On Nov 1, 2003 I received two spams from SAY Security LLC (here and here) which each came with a 1.6 megabyte PDF attachment (I'd never heard of SAY Security before that or done business with them). After I filed a small claims action against them for violating Washington State's anti-spam law and had papers served on them, I got an e-mail from their CEO, Jason Szuch, claiming,

This email was sent out to people who have reviewed our equipment at a trade show. I do show that bhas@speakeasy.net requested information from us at the trade show in question.
I asked him where he got the address, and he replied, saying it was handwritten on a business card:
The written email appears to be bhas@speakeasy.net or bnas@speakeasy.net. To difficult to read, the guy had really bad hand writing.

However, if you look at the headers of the spam I received, they show that the e-mail was actually sent to my bennett(a)peacefire.org address, which then automatically forwards to bhas(a)speakeasy.net. (The headers show the message was received by ss3.media3.net; that's the server that peacefire.org was hosted on at the time.) So the story about the message being sent accidentally to bhas(a)speakeasy.net was completely made up.

Morever, when I was vising my mother in Arizona, I also called the phone number given in the spam and pretended that I was an interested customer. I spoke to Lari Piscitelli, the "Manufacturer Representative" who sent the mails. I also tape-recorded the call, which is why I made the call from Arizona -- since you can't tape a call in Washington without the consent of all parties, but in Arizona, you can. The transcript of the relevant portion of the call is here, where the most important section is:

Me:How did you get the addresses?

Lari: A program called Basic Express Email Extractor.

Me:Email Extractor? What does that do, does that like go to web pages and...

Lari:It'll go to a web page... there’s two of them. There's an email extractor and like an email downloader. Two different things. One go to web sites and sucks all the emails off of them, and the other one you type in like HotMail.com and it'll give you all the HotMail ones.

Me: Oh OK.

Lari: So Email Extractor, and one for web sites.

Me: So you say you’re probably not doing it again, at least yourselves?

Lari: Well, not really. I got some responses from them but I get a lot of people who were upset, of course I sent out a pretty big sized file. But it pissed off a lot of 56K people

(I have the audio, but it's a very large file; email me if you want it.)

The court hearing was on March 15, 2004, before Judge Peter Nault. Jason Szuch sent a letter to the judge making the same claim that he made in his e-mails, that the address had been handwritten on a business card and they must have mis-read it.

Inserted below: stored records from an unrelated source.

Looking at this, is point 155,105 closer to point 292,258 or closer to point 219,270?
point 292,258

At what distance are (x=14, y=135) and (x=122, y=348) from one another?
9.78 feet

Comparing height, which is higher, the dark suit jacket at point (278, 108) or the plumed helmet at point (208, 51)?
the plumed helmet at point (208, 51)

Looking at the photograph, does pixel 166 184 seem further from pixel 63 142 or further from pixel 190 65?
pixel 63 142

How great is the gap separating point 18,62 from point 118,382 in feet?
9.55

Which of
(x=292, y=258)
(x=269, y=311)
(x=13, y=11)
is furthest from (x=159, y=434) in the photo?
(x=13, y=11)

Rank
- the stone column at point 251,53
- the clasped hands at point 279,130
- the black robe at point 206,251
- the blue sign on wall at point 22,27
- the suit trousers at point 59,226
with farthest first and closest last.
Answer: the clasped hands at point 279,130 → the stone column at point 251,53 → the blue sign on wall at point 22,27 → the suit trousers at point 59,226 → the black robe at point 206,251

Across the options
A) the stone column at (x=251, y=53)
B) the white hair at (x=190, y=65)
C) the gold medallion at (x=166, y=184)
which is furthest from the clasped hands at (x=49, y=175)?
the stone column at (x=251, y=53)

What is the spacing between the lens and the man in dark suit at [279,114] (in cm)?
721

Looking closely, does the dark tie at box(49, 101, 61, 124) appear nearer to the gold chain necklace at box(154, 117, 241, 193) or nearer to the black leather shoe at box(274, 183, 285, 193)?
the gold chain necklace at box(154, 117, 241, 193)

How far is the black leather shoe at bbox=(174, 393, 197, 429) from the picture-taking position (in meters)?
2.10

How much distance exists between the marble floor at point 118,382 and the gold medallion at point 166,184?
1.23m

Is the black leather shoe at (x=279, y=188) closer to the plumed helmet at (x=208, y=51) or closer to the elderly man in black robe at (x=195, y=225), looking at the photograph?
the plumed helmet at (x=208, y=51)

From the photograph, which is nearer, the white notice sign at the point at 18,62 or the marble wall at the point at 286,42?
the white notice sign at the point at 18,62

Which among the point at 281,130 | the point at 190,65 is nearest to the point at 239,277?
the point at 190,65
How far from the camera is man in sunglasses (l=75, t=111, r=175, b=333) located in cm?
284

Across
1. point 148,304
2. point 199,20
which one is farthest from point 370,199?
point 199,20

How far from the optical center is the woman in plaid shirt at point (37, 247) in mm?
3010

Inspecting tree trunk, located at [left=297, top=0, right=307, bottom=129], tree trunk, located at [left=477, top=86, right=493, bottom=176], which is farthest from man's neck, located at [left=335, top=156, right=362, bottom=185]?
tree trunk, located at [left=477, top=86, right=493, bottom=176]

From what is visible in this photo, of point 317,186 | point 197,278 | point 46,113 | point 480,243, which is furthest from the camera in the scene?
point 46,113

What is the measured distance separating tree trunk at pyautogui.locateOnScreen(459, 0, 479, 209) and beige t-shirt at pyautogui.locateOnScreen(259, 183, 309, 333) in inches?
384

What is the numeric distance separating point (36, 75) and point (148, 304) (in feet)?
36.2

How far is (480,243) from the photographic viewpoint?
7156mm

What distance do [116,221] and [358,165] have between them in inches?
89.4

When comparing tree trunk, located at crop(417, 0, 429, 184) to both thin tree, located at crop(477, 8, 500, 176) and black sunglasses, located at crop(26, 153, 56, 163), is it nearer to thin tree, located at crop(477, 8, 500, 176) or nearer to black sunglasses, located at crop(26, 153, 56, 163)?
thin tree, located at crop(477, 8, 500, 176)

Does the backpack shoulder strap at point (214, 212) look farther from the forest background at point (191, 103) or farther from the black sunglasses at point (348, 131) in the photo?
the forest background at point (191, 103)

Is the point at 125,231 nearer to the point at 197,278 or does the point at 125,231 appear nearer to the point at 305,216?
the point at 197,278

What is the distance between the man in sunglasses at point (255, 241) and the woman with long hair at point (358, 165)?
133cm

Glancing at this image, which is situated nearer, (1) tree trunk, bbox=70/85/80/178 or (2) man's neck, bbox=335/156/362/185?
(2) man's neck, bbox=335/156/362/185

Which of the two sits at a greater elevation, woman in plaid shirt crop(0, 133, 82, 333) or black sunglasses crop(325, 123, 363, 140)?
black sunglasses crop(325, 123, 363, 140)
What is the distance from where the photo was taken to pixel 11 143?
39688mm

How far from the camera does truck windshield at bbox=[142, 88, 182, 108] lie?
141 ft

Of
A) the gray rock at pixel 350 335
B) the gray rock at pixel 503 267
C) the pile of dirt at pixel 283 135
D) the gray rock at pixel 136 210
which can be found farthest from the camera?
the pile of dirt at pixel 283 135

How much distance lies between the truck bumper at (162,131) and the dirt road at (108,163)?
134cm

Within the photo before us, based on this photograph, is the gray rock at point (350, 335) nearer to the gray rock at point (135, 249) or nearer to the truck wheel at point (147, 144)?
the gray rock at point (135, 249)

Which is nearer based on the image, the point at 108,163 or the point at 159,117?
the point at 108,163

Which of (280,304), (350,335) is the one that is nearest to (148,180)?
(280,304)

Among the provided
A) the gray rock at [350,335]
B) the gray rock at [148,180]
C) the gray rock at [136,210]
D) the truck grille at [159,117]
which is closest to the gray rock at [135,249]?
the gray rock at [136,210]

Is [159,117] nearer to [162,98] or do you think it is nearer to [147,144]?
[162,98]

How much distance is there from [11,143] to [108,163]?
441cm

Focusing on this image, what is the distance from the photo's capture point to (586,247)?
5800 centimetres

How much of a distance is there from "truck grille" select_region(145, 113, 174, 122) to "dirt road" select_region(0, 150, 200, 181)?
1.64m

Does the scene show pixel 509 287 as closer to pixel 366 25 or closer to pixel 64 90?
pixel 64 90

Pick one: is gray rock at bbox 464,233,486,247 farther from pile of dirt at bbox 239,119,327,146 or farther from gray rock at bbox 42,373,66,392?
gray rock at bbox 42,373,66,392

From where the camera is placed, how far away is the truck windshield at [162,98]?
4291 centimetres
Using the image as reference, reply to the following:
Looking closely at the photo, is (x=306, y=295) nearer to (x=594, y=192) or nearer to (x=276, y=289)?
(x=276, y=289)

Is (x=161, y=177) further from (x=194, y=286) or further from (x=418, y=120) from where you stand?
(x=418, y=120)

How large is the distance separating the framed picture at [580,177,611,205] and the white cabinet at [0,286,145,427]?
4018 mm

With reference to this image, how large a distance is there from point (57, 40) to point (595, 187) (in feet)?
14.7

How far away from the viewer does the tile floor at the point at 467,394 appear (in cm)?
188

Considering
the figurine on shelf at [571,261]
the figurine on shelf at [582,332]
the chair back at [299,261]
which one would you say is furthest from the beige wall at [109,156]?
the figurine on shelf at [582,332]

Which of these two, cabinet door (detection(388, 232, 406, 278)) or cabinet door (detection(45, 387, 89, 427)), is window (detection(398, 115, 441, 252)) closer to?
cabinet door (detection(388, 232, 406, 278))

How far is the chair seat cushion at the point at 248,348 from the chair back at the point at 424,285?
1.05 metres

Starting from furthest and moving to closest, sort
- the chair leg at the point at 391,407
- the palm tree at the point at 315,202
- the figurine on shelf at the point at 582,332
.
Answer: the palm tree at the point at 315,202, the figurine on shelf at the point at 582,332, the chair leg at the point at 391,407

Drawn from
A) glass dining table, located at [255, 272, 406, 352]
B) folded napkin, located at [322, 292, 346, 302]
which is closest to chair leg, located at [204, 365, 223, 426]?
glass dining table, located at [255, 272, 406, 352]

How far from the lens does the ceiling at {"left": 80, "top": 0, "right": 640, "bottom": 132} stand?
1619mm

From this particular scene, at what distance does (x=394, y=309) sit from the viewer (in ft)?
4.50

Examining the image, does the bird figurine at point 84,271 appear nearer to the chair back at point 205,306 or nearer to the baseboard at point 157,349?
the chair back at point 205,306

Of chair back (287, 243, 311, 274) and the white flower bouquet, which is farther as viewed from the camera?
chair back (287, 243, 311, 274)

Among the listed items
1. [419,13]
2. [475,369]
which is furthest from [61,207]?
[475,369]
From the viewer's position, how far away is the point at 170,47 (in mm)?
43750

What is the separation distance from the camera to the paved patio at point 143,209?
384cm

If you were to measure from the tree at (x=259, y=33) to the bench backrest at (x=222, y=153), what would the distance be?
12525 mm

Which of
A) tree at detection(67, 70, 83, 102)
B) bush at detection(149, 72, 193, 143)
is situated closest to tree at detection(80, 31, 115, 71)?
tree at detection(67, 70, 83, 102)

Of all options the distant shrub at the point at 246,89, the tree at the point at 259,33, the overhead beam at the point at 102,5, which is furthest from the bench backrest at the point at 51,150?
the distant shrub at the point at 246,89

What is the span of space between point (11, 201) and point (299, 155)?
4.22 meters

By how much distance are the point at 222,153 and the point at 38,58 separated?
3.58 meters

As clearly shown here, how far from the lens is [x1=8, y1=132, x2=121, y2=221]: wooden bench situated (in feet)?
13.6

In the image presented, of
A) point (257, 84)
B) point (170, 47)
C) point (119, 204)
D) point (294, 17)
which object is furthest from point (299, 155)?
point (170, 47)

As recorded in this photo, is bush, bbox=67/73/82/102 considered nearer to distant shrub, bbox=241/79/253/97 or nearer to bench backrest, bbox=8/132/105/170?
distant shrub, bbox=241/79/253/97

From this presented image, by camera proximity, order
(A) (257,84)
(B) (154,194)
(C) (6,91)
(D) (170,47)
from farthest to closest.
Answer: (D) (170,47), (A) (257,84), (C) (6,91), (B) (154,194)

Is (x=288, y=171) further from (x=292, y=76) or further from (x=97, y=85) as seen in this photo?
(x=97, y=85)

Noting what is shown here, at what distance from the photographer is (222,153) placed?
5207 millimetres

On the day of trial, SAY Security didn't show up, so I just showed the judge the proof that the address had not been sent to bhas(a)speakeasy.net, the transcript of the recorded phone call in which Lari Piscatelli talked about using a program to scrape e-mail addresses, etc.

I got a default judgment since the defendant wasn't present, but I thought Judge Nault was awfully nonchalant about the fact that SAY Security had so brazenly made up a story about the e-mail address handwritten on a business card. If I were a judge I would at least write a letter to someone who tried to get away with something like that, pointing out that lying to the court can be treated as a felony, with punishments possibly including jail time. Otherwise, if someone knows they're going to lose a lawsuit if they tell the truth, they know that they might as well lie and try to get away with it.